• [TEXT PROVIDED]
** Begin **

Please excuse my poorly drawn doodle here, I'm almost inept at drawing.

I'm attempting to compute i2, j2, x2, y2.

Knowns: x1, y1, xk, yk, i1, j1, the arc is circular

Constraints:

  • resulting arc is circular
  • cartesian co-ordinate system
  • intermediate calculations can be in any co-ord system that makes sense
  • problem may be arbitrarily rotated, and so can't assume y2=j2 or i2=xk, etc.

    x2 and y2 are not known, but the arc length from x1,y1 to x2,y2 is an arbitrary but fixed, known distance, say 100 units.

I suppose where I'm getting most confused is that there's an arc involved. If this were triangles even I could solve this problem. I just don't know my properties of arcs well enough to make valid assumptions.

Is it a valid approach to manipulate the arc length formula to supply x2,y2 and then use similar triangles to solve back for i2,j2?

** End **

• [EXCERPTED DATA]

** Begin **

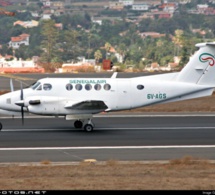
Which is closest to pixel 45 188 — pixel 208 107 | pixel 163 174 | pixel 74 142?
pixel 163 174

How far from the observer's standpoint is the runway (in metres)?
31.1

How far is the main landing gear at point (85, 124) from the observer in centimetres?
3791

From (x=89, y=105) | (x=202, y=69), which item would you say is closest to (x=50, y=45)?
(x=202, y=69)

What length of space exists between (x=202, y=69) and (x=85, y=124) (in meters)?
5.64

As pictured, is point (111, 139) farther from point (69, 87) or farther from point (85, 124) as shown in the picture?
point (69, 87)

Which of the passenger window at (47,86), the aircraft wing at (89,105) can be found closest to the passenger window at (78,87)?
the aircraft wing at (89,105)

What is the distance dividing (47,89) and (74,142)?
406 cm

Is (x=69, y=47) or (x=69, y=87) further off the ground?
(x=69, y=87)

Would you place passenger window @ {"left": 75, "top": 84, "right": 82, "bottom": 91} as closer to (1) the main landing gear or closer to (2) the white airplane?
(2) the white airplane

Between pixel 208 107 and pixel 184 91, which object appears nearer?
pixel 184 91

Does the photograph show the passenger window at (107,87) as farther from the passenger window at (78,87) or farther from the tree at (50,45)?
the tree at (50,45)

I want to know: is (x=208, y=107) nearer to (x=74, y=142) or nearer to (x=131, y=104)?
(x=131, y=104)

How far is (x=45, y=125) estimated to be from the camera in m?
40.4

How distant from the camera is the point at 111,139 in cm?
3538
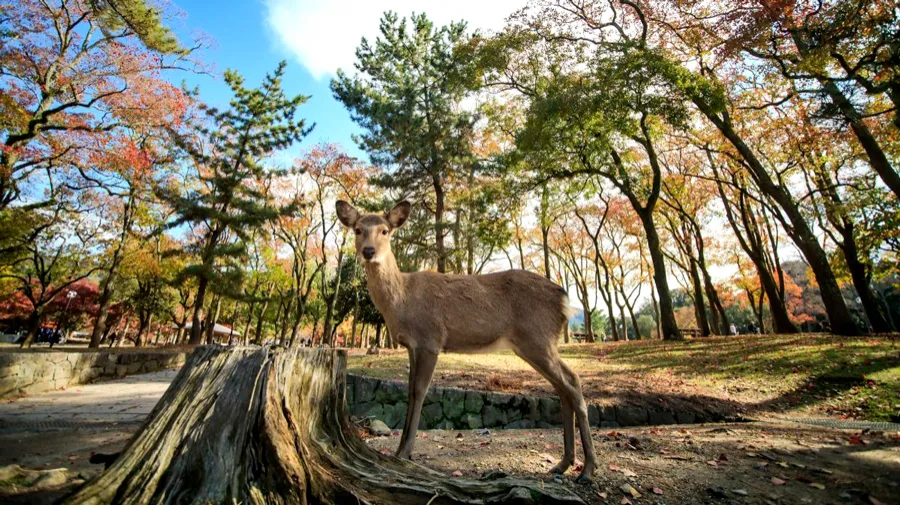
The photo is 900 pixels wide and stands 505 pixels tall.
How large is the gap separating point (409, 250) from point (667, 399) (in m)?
18.3

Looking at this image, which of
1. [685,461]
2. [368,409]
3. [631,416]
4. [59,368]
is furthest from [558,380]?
[59,368]

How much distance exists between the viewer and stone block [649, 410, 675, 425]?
7625 millimetres

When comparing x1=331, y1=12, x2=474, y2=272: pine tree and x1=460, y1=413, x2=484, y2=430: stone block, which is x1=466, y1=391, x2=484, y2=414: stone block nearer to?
x1=460, y1=413, x2=484, y2=430: stone block

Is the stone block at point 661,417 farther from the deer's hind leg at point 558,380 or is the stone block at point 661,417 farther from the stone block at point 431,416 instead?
the deer's hind leg at point 558,380

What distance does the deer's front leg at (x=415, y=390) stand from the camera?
3439 mm

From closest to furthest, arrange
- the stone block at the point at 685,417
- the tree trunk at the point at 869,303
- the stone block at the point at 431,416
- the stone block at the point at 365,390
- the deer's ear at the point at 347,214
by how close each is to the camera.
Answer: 1. the deer's ear at the point at 347,214
2. the stone block at the point at 685,417
3. the stone block at the point at 431,416
4. the stone block at the point at 365,390
5. the tree trunk at the point at 869,303

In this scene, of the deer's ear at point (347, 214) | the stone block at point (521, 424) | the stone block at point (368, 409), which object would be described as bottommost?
the stone block at point (521, 424)

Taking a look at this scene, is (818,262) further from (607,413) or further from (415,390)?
(415,390)

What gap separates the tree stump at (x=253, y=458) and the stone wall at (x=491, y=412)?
5331 millimetres

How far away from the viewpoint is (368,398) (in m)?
8.51

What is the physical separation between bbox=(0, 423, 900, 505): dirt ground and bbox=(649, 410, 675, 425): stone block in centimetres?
205

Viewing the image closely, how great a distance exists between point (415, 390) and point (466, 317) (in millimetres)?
797

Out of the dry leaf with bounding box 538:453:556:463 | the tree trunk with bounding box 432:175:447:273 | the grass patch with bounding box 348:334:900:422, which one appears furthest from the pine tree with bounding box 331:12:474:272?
the dry leaf with bounding box 538:453:556:463

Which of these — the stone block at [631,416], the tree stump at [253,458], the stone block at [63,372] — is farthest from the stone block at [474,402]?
the stone block at [63,372]
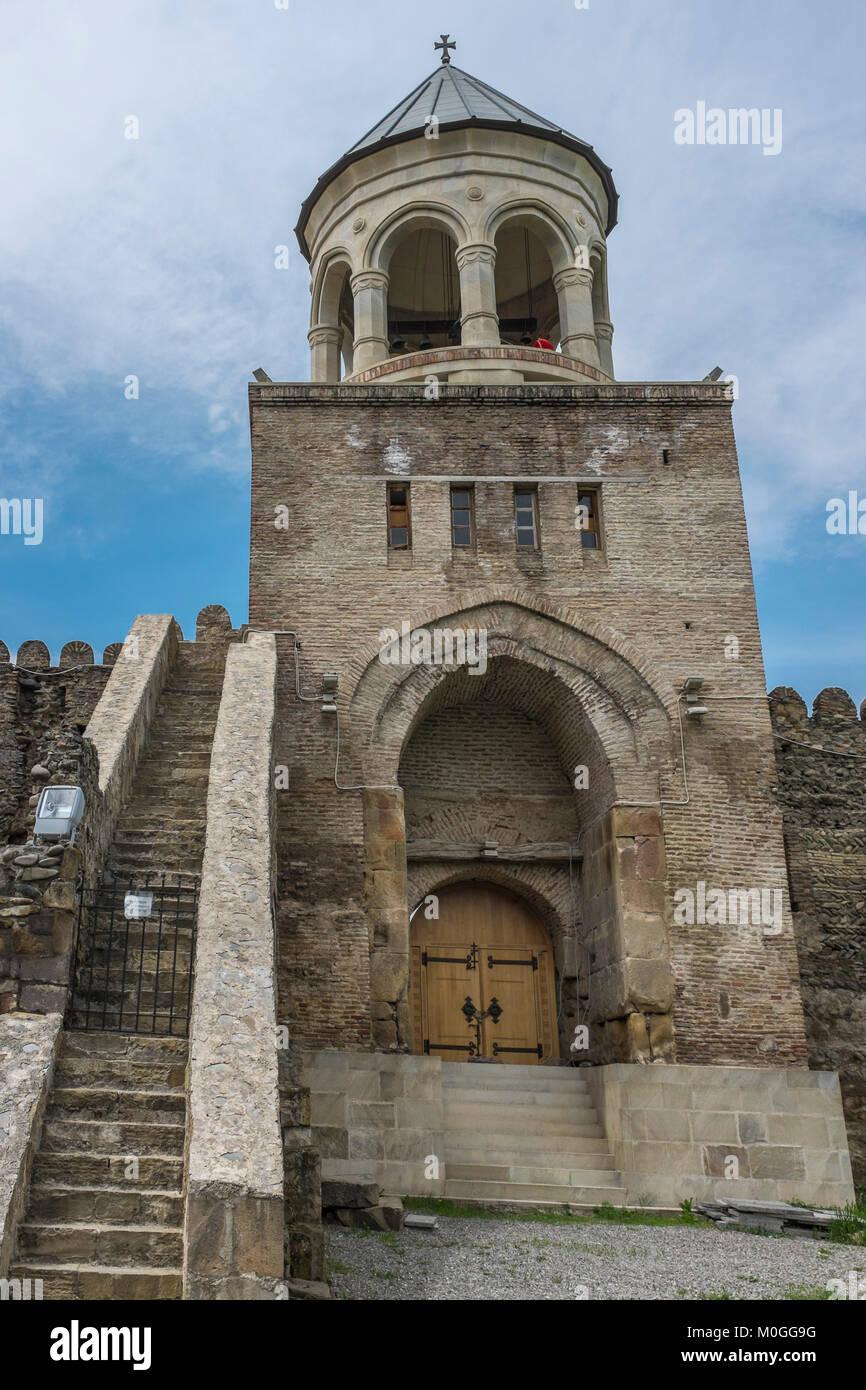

** End **

• [WHAT YOU NEED TO DO]
A. In the post about the circular arc, rewrite the paragraph beginning "I suppose where I'm getting most confused" more briefly, keeping its main facts.
B. Proceed with the post about the circular arc from the point where it stops.
The lines are not needed for this work.

• [ANSWERS PER TASK]
A. The arc is what confuses me most: with triangles alone I could solve this, but I don't know the properties of arcs well enough to make valid assumptions.

B.
Can we assume that the line formed by x2,y2-i2,j2 is always parallel to x1,y1 to i1,j1 regardless of rotation because of the constraints (ie since the initial and resulting arcs are circular, do these lines not form a right angle wtih the line (i1,j1), (xk,yk) ) ? Cannot make this assumption, counterexample let the angle = 180 degrees.

This is not a homework problem, it's something I need to understand for a project I'm involved with.

Any help is greatly appreciated.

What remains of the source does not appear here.